= INPUT ROWS =
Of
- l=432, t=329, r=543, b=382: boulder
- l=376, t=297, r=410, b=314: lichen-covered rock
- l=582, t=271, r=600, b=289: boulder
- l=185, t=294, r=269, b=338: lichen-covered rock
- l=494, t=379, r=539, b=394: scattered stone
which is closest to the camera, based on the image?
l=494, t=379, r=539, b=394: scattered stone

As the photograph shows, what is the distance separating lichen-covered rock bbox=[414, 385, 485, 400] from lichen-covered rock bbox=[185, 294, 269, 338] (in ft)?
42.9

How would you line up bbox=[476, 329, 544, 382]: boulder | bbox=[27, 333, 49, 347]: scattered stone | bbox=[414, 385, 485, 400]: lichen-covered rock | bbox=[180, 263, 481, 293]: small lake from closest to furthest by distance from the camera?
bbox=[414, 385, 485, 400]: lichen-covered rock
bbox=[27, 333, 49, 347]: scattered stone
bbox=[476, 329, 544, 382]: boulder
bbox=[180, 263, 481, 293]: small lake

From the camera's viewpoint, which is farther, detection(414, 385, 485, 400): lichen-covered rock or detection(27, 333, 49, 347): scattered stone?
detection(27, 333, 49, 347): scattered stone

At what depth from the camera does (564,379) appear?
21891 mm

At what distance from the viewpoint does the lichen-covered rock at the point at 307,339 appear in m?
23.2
==
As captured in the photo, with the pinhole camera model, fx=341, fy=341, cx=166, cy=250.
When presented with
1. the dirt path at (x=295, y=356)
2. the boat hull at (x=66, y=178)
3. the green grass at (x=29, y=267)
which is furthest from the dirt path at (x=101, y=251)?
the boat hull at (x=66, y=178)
--
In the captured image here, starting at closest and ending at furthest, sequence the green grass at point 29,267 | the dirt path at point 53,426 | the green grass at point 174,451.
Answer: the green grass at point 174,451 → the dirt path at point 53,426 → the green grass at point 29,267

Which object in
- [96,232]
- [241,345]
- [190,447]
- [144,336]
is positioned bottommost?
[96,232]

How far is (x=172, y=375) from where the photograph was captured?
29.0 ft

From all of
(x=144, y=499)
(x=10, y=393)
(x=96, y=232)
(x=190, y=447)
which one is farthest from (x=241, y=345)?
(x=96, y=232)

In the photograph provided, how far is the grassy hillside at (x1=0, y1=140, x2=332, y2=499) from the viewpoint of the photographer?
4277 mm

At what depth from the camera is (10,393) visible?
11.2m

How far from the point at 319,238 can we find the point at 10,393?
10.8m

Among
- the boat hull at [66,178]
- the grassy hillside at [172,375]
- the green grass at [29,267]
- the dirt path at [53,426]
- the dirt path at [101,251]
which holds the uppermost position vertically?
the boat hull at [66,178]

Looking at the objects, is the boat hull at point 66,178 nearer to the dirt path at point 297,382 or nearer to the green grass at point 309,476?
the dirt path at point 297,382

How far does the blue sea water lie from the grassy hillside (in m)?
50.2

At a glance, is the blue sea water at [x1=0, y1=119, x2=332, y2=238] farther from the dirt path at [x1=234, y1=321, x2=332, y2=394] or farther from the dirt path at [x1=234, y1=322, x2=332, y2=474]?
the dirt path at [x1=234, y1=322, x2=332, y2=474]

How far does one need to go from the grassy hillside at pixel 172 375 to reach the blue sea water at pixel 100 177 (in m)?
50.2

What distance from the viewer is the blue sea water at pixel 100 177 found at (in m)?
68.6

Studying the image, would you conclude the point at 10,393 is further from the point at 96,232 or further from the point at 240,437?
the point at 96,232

= EXERCISE PROMPT =
How many lines in the rows above contain the word "small"? Give only the number.

= EXPECTED OUTPUT =
2